- THE EXERCISE
Copy out the complete listing, word for word.

-- Begin RECORDS SHOWN --

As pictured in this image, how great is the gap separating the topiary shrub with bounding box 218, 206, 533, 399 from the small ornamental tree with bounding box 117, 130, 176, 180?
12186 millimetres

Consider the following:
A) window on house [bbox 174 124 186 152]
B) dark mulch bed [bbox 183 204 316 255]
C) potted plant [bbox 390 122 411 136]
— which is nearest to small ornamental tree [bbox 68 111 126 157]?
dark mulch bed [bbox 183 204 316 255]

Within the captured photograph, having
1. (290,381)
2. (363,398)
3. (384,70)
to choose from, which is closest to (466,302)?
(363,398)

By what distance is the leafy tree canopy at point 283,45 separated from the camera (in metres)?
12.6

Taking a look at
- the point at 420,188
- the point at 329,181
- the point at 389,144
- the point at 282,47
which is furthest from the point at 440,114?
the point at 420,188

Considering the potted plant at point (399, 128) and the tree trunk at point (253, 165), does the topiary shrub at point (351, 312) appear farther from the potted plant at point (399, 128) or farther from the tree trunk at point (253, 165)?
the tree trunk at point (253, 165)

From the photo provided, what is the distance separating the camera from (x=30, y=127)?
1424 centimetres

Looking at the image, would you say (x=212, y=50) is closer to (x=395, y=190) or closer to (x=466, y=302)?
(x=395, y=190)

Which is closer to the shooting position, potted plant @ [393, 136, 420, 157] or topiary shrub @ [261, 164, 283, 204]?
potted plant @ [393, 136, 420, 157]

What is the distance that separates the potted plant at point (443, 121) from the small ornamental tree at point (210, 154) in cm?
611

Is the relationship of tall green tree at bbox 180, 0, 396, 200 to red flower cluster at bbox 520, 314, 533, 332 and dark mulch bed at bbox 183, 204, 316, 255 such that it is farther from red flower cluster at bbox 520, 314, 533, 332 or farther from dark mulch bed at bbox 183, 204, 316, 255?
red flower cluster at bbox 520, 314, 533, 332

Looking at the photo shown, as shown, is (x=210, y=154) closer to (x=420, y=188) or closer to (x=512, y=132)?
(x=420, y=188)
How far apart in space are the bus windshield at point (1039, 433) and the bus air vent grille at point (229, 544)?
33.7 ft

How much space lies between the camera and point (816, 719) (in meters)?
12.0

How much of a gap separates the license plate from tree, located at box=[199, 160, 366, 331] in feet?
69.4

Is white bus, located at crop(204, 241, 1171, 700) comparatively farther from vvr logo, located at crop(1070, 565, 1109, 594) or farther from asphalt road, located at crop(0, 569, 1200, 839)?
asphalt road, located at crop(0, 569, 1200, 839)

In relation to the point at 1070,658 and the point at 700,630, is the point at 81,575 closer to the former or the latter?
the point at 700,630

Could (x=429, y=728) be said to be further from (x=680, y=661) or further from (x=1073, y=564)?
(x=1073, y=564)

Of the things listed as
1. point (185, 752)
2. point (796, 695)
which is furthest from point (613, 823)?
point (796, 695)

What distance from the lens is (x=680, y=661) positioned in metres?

-- End RECORDS SHOWN --

- WORKED ANSWER
As pictured in this image, how great is the gap separating the topiary shrub with bounding box 218, 206, 533, 399 from the small ornamental tree with bounding box 117, 130, 176, 180?
12186 millimetres

Consider the following:
A) window on house [bbox 174 124 186 152]
B) dark mulch bed [bbox 183 204 316 255]
C) potted plant [bbox 390 122 411 136]
— which is nearest to small ornamental tree [bbox 68 111 126 157]?
dark mulch bed [bbox 183 204 316 255]

Within the captured photograph, having
1. (290,381)
2. (363,398)
3. (384,70)
to choose from, which is closest to (466,302)?
(363,398)

By what distance is the leafy tree canopy at point 283,45 separated from the camera (in metres)?
12.6

Taking a look at
- the point at 420,188
- the point at 329,181
- the point at 389,144
- the point at 282,47
which is furthest from the point at 440,114?
the point at 420,188

Considering the potted plant at point (399, 128) and the tree trunk at point (253, 165), does the topiary shrub at point (351, 312) appear farther from the potted plant at point (399, 128) or farther from the tree trunk at point (253, 165)?
the tree trunk at point (253, 165)

From the photo provided, what is the distance separating the camera from (x=30, y=127)?
1424 centimetres

Looking at the image, would you say (x=212, y=50) is closer to (x=395, y=190) or closer to (x=466, y=302)?
(x=395, y=190)

Which is closer to the shooting position, potted plant @ [393, 136, 420, 157] or topiary shrub @ [261, 164, 283, 204]?
potted plant @ [393, 136, 420, 157]

What is the distance that separates the potted plant at point (443, 121) from the small ornamental tree at point (210, 154) in cm?
611

Is the relationship of tall green tree at bbox 180, 0, 396, 200 to red flower cluster at bbox 520, 314, 533, 332 and dark mulch bed at bbox 183, 204, 316, 255 such that it is farther from red flower cluster at bbox 520, 314, 533, 332 or farther from dark mulch bed at bbox 183, 204, 316, 255?
red flower cluster at bbox 520, 314, 533, 332

Looking at the photo shown, as shown, is (x=210, y=154) closer to (x=420, y=188) or closer to (x=512, y=132)?
(x=420, y=188)
How far apart in space are the bus windshield at point (1039, 433) and the bus air vent grille at point (229, 544)?
33.7 ft

How much space lies between the camera and point (816, 719) (in meters)?
12.0

How much of a gap separates the license plate from tree, located at box=[199, 160, 366, 331] in feet?
69.4

Is white bus, located at crop(204, 241, 1171, 700) comparatively farther from vvr logo, located at crop(1070, 565, 1109, 594) or farther from asphalt road, located at crop(0, 569, 1200, 839)?
asphalt road, located at crop(0, 569, 1200, 839)

In relation to the point at 1070,658 and the point at 700,630, is the point at 81,575 closer to the former or the latter?
the point at 700,630

Could (x=429, y=728) be said to be further from (x=680, y=661) or further from (x=1073, y=564)?
(x=1073, y=564)

Of the things listed as
1. point (185, 752)
2. point (796, 695)
which is furthest from point (613, 823)?
point (796, 695)

What distance from the lens is (x=680, y=661) positioned in metres?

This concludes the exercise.